The fact that he is believed to be a puritan is one of the reasons why the claim I cited makes a good story, which in turn is a reason to be suspicious of it.

This is a good place to start with respect to critical reasoning, however it's an awful place to end. The fact of the matter is that Ashcroft's puritanism is well documented, and even celebrated. That you failed to actually investigate the claim you were suspicious of makes you guilty of exactly what you're railing against.

It makes a good story to shoot down one anecdote as overblown. By your own reasoning, one should be suspicious of your "story". And if one looks into the matter of Ashcroft's puritanism, one finds that people hold that belief because of his behavior.

Since the point of my post is the issue of bogus historical anecdotes, I'm not sure why it should deal with civil liberties.

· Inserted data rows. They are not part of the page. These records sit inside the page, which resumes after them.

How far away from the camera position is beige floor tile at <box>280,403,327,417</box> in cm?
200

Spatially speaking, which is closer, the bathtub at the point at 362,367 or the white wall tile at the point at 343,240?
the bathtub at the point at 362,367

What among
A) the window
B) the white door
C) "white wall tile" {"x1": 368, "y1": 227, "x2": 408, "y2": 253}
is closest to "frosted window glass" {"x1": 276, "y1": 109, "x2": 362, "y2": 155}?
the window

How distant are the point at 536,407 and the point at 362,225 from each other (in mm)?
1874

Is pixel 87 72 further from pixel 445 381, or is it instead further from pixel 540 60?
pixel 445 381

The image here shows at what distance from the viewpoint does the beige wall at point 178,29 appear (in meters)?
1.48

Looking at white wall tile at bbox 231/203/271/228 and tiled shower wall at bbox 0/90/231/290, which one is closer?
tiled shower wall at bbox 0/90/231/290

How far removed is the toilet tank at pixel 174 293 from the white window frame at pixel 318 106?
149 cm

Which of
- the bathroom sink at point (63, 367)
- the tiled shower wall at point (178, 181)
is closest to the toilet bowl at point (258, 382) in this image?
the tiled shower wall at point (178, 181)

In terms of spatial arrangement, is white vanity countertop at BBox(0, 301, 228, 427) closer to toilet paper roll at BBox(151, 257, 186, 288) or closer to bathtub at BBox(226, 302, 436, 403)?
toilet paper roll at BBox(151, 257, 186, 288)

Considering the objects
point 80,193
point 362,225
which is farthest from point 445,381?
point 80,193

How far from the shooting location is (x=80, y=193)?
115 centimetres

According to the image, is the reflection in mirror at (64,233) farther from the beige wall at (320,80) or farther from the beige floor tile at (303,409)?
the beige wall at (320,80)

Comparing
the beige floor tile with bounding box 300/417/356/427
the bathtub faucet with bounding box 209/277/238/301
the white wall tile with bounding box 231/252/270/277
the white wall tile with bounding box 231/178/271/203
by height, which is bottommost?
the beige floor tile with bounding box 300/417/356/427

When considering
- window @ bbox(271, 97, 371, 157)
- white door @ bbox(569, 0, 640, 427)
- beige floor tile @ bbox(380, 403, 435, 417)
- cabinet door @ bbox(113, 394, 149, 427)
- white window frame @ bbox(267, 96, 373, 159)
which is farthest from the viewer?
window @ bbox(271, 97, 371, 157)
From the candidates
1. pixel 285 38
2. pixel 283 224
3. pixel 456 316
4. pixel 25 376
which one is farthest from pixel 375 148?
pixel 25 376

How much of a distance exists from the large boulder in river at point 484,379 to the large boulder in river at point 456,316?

Using bogus historical anecdotes to dispel bogus historical anecdotes is certainly your prerogative. But it does speak to your priorities. Ashcroft's record on civil liberties is atrocious, and from a libertarian perspective is certainly much more important than any bogus historical anecdote you might wish to share.

 
At 5:54 PM, November 10, 2010, Blogger jimbino said...

Is it also a fable that Adolph Hitler was a war veteran, vegetarian, non-smoker, non-drinker and altogether wholesome guy?

 
At 6:45 AM, November 11, 2010, Blogger Hernan Coronel said...

Hi, I work on security and although Obama did not probably spend USD200M a day only to go to India. I believe it is very probable that Obama's security or, to put it better, US Presidential security costs even more than USD200M a day but that does not change *significantly* if he visits India or not. The fact that some clever journalist "assigns" the expenditure to India to make up a good story supports David's view of the matter which I also share.

 
At 7:39 AM, November 11, 2010, Blogger Ilíon said...

"Is it also a fable that Adolph Hitler was a war veteran, vegetarian, non-smoker, non-drinker and altogether wholesome guy?"

Yes, yes, yes, yes, no (and the "no" is not about Hitler-as-Evil-Incarnate).